A SHAC method that is especially designed to cluster variables, i.e. voxels, is the SPARTACUS (SPAtial hieRarchical agglomeraTive vAriable ClUStering) method (Tietz et al, 2021). The SPARTACUS distance between two clusters is the overall loss in explained total variance by all clusters first principal components that would be caused, if these two clusters are merged (also see Vigneau and Qannari (2003)).

Some SHAC methods, e.g. single, complete or average linkage based SHAC, can also be used to perform spatial hierarchical ensemble clustering (SEC) as described by Tietz et al. (2021). Hereby, the SHAC method is applied to the co-association/ensemble matix, which is calculated from a cluster ensemble. Moreover, also the Hellinger distance can be used as distance measure for clusters in a SHAC algorithm as introduced by Tietz et al. (2021), in order to obtain a final ensemble parcellation based on a cluster ensemble.

The SHAC and SEC methods are implemented in the spartacus module from the SPARTACUS10 package.

Silhouette coefficient and its adaptations

In order to evaluate the quality of the final parcellations, internal validation measures can be employed, one of which is the well established silhouette coefficient (SC) (Rousseeuw, 1987). The silhouette coefficient of a voxel is calculated as (b - a) / max(a, b), where a is the mean distance of that voxel to all other voxels from its cluster and b is the smallest mean distance of that voxel to all voxels from another cluster. As distance, e.g., the Euclidean distance or the correlation distance 1 - abs(corr) is used. The silhouette coefficient of a parcellation is then the mean over all these voxel-wise silhouette coefficients.

An issue with the silhouette coefficient is that its memory consuming, if the number of voxels is large, as it is typically the case with high-resolution neuroimages. In order to avoid running into a memory error, the module spatial_silhouette from the SPARTACUS10 package includes an implementation of the silhouette coefficient for large data sets that avoids to run into a memory error, by calculating the pairwise distances between voxels not all at once, but in chunks.

Another issue of the silhouette coefficient is that it is computationally expensive, if the number of voxels is large. Therefore, the computationally less expensive simplified silhouette coefficient (SSC) as introduced by Vendramin et al. (2010) is implemented in the spatial_silhouette module as well. In this variation, a is the distance of the respective voxel to the centroid of its cluster and b is the smallest distance of that voxel to the centroid of another cluster. The distance measure is either the Euclidean distance or the correlation distance and the centroid of a cluster is either the mean over all data points from that cluster or the first principal component of that cluster, respectively.

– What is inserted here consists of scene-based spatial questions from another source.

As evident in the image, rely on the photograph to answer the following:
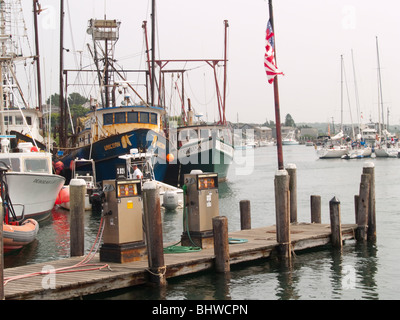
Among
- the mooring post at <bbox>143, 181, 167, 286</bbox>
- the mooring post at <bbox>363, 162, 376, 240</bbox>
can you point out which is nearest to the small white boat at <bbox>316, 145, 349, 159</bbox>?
the mooring post at <bbox>363, 162, 376, 240</bbox>

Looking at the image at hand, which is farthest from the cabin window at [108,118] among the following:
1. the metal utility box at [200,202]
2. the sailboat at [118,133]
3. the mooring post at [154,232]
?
the mooring post at [154,232]

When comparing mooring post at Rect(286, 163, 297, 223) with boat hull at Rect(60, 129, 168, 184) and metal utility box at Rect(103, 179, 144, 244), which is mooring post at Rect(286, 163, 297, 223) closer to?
metal utility box at Rect(103, 179, 144, 244)

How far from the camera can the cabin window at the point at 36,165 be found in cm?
2366

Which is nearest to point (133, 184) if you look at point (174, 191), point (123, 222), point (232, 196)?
point (123, 222)

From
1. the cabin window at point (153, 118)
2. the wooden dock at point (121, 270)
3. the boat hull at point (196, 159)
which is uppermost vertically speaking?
the cabin window at point (153, 118)

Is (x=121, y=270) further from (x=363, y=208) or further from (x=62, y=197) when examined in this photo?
(x=62, y=197)

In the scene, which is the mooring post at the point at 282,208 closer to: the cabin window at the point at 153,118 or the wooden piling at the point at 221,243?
the wooden piling at the point at 221,243

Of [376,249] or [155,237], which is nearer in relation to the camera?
[155,237]

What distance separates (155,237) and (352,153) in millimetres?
86657

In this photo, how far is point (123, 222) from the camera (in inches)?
512

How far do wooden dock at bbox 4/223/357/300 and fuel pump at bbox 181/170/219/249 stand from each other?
0.38 m

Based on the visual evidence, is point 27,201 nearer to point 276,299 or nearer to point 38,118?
point 276,299

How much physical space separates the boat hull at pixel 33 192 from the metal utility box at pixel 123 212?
8770 millimetres

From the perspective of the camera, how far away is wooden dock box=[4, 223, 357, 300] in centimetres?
1111
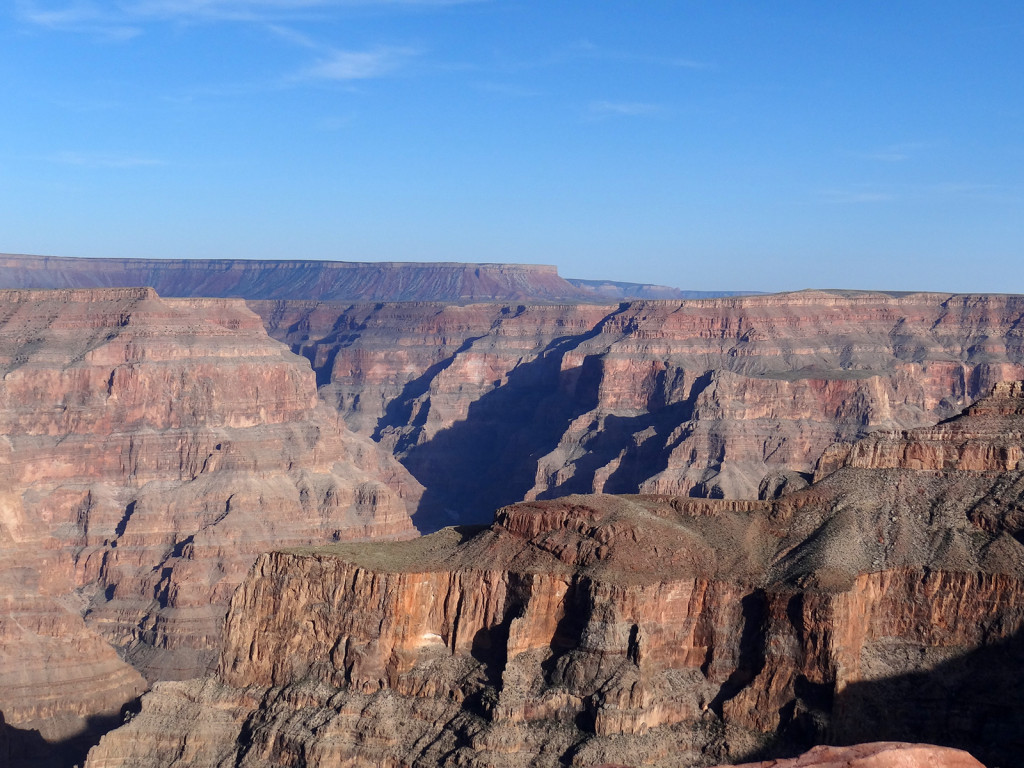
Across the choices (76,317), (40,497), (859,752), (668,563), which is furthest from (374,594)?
(76,317)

Both, the silhouette coefficient and its simplified variant ignore the spatial information provided by the input data. However, cross-hemispheric communications, i.e. interactions between contralateral regions on different brain hemispheres (Davis and Cabeza, 2015), can cause the concerned brain regions to be of high similarity. As these brain regions are usually spatially discontiguous, they can not be merged by a spatial clustering algorithm. Thus, the b values of all voxels from the corresponding regions will be small, which falsely reduces the SC or SSC score. Therefore, spatial adaptations of the SC and SSC as proposed by Tietz et al. (2021) are implemented in the spatial_silhouette module that are independent of cross-hemispheric communications. The idea is to calculate the b value of each voxel only with respect to the neighboring clusters of the cluster this voxel belongs to.

Installation

You can install the SPARTACUS10 package from PyPI:

pip install SPARTACUS10

SPARTACUS10 is supported on Python 3.6 and above.

How to use

You can call the SHAC and SEC functions in your own Python code, by importing from the SPARTACUS10 package:

from SPARTACUS10 import spartacus

Example to perform SPARTACUS method, i.e. random input data with V = 24 spatial variables on a 4x3x2 grid and ten subjects:

import numpy as np
V = 24
X = np.random.normal(size = (10, V))
matXYZ = np.argwhere(np.zeros((4,3,2)) == 0)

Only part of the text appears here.